When I first was told about osteoarthritis, the thing that came into my mind was, “Wait a second: Arthritis is for old people, and the fingers can’t move, it’s like this, what is this osteoarthritis?”

And I really did not have a clear understanding of what it meant. All I was told was I had that, so I started doing some research, and fortunately I had been with Spine-health for a number of years. There was enough information to distinguish between osteoarthritis and rheumatoid arthritis, there’s really research.

So when I found out that I did have osteoarthritis, I was, I guess, down and a bit depressed, only because of all the previous surgeries; I said, “Now what, now what’s going to happen?” Because I knew it was degenerating, and I knew it was rapid. So, I just said to myself, “OK, how many years am I going to go before I’m going to have all my joints replaced in the spine, and what are they going to do about it?”

So, from that point of view, the osteoarthritis, I think, affected me more emotionally than all the back problems I had. Because the back problems and surgeries? Once you had it, it was sort of corrected. You knew you had limitations and restrictions. With the osteoarthritis that’s not true. There really isn’t a limitation, because you know it’s going to continue. So that was kind of a downer, I mean, that was really a hard thing to accept.

Luckily, my family was really great about it. Having a support system is probably the most important thing. To go through any condition that is—I’m never going to say “terminal” because, luckily, spinal conditions, while some people think it’s the end, osteoarthritis they think it’s the end, it’s not terminal, it’s chronic. There’s a big distinction between chronic, terminal, and acute.

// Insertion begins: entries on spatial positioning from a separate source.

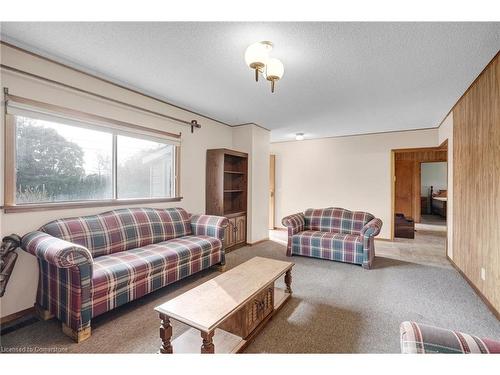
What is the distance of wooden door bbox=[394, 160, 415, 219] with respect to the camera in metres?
6.92

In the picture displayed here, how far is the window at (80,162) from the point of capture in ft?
7.14

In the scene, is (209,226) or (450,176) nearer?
(209,226)

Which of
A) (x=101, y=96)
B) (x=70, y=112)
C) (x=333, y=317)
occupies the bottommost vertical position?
(x=333, y=317)

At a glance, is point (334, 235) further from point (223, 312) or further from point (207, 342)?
point (207, 342)

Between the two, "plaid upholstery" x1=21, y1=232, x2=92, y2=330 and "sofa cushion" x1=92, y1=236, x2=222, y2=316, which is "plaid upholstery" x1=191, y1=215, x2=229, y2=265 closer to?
"sofa cushion" x1=92, y1=236, x2=222, y2=316

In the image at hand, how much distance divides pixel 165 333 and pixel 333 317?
1.41 metres

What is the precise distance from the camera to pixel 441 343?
94 centimetres

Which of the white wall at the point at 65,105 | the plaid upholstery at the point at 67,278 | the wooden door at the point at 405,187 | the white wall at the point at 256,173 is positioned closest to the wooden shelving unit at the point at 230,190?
the white wall at the point at 256,173

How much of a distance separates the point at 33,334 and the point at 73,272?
0.64 m

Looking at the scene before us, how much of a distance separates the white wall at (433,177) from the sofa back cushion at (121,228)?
10.0 metres

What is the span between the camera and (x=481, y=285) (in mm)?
2473

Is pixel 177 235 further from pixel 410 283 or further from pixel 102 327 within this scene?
pixel 410 283

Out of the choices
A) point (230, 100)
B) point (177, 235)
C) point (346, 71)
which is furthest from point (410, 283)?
point (230, 100)

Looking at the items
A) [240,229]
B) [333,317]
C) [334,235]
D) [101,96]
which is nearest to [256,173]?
[240,229]
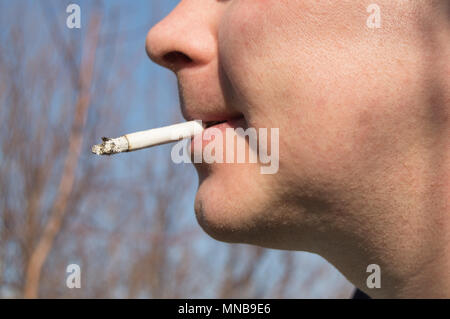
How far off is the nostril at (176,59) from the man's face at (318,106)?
0.08 metres

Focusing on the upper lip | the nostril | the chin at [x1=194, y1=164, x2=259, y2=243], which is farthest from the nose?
the chin at [x1=194, y1=164, x2=259, y2=243]

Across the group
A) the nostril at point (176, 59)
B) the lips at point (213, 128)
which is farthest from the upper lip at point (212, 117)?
the nostril at point (176, 59)

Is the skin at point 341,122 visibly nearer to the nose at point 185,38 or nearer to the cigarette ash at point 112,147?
the nose at point 185,38

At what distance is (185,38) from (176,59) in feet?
0.22

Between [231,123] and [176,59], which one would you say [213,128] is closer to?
[231,123]

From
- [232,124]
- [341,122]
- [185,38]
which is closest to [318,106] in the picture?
[341,122]

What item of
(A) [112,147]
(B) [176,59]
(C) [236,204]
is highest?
(B) [176,59]

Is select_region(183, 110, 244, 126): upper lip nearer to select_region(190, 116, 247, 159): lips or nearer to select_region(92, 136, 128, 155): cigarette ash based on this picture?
select_region(190, 116, 247, 159): lips

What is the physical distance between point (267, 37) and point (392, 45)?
A: 23 centimetres

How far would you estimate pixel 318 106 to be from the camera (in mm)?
939

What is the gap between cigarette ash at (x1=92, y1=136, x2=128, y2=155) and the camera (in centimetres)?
107

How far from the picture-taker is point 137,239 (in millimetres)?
4781

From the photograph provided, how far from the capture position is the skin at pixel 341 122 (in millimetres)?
935

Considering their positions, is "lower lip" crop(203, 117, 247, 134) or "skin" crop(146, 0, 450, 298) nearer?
"skin" crop(146, 0, 450, 298)
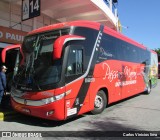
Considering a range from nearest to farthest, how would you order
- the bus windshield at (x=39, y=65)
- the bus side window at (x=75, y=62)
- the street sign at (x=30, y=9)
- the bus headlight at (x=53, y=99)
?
the bus headlight at (x=53, y=99) < the bus windshield at (x=39, y=65) < the bus side window at (x=75, y=62) < the street sign at (x=30, y=9)

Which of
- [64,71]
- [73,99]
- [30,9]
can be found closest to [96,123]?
[73,99]

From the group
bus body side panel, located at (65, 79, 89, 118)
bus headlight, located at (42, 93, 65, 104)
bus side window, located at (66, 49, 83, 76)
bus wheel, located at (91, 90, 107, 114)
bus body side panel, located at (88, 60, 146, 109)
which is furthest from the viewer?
bus wheel, located at (91, 90, 107, 114)

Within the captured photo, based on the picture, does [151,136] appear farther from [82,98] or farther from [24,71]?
[24,71]

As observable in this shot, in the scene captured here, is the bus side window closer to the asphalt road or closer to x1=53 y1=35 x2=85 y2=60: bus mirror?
x1=53 y1=35 x2=85 y2=60: bus mirror

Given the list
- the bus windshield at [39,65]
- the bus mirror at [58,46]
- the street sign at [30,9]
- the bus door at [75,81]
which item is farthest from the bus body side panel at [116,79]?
the street sign at [30,9]

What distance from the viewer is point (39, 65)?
25.1 feet

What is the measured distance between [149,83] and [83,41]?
997 centimetres

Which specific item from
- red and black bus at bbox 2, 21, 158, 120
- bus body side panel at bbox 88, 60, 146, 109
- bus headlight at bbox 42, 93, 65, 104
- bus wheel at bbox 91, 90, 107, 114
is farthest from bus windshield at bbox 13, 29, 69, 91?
bus wheel at bbox 91, 90, 107, 114

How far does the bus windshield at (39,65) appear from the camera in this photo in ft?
24.2

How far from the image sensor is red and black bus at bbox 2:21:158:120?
731cm

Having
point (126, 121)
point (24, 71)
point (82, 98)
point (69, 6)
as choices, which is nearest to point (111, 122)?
point (126, 121)

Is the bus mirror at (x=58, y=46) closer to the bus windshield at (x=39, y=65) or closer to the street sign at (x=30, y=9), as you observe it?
the bus windshield at (x=39, y=65)

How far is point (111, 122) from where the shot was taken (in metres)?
8.23

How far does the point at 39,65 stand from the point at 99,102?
2.93 m
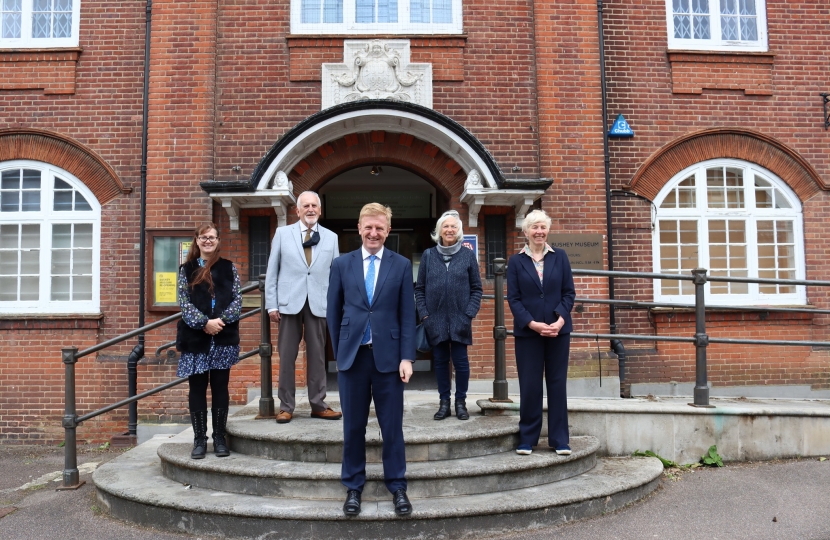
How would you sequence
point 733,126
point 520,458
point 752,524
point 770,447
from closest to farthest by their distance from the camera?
A: point 752,524, point 520,458, point 770,447, point 733,126

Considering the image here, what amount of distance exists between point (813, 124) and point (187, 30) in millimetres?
8399

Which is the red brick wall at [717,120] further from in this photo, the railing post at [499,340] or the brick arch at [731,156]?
the railing post at [499,340]

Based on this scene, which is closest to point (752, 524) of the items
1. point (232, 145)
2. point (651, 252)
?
point (651, 252)

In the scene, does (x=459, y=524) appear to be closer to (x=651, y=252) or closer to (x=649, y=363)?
(x=649, y=363)

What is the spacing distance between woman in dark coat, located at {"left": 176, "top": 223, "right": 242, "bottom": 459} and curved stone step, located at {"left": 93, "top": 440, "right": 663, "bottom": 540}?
0.51m

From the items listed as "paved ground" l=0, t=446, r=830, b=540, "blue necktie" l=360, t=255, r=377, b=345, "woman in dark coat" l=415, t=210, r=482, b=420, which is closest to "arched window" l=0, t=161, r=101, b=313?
"paved ground" l=0, t=446, r=830, b=540

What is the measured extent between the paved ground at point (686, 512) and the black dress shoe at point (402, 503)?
0.69m

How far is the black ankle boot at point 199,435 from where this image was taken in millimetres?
4965

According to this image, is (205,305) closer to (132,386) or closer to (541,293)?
(541,293)

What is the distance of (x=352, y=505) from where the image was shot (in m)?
4.09

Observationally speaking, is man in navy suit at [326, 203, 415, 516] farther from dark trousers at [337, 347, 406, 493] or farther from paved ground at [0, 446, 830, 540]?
paved ground at [0, 446, 830, 540]

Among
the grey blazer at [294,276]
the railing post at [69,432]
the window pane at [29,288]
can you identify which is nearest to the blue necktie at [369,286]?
the grey blazer at [294,276]

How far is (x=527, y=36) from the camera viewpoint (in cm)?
846

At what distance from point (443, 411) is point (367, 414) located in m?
1.49
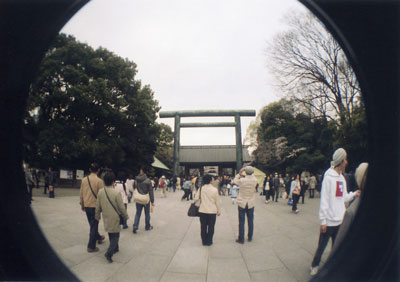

So I deal with chronic pain. And having people around to help you—family, a spouse, children—any support group is key. Because it’s almost impossible to deal with chronic pain by yourself. Because you can go through the day with other people and have a good time, but when nighttime comes, and you’re in bed and you’re sleeping or trying to get to sleep, that’s when your mind starts racing and all the dark thoughts start coming in, saying, “Oh my God, what’s going to happen? Why’d this happen to me?” And you start thinking that you got the raw end of the deal, and that really sort of gets you angry.

Besides depressed, you sort of get angry, and then you see other people that can walk around, play basketball, do these other things, and it’s a combination of anger because they can do it, and then, “Why can’t I do it?” and that gets the depression part in. But you have to be able to deal with that, and that’s what you need support for.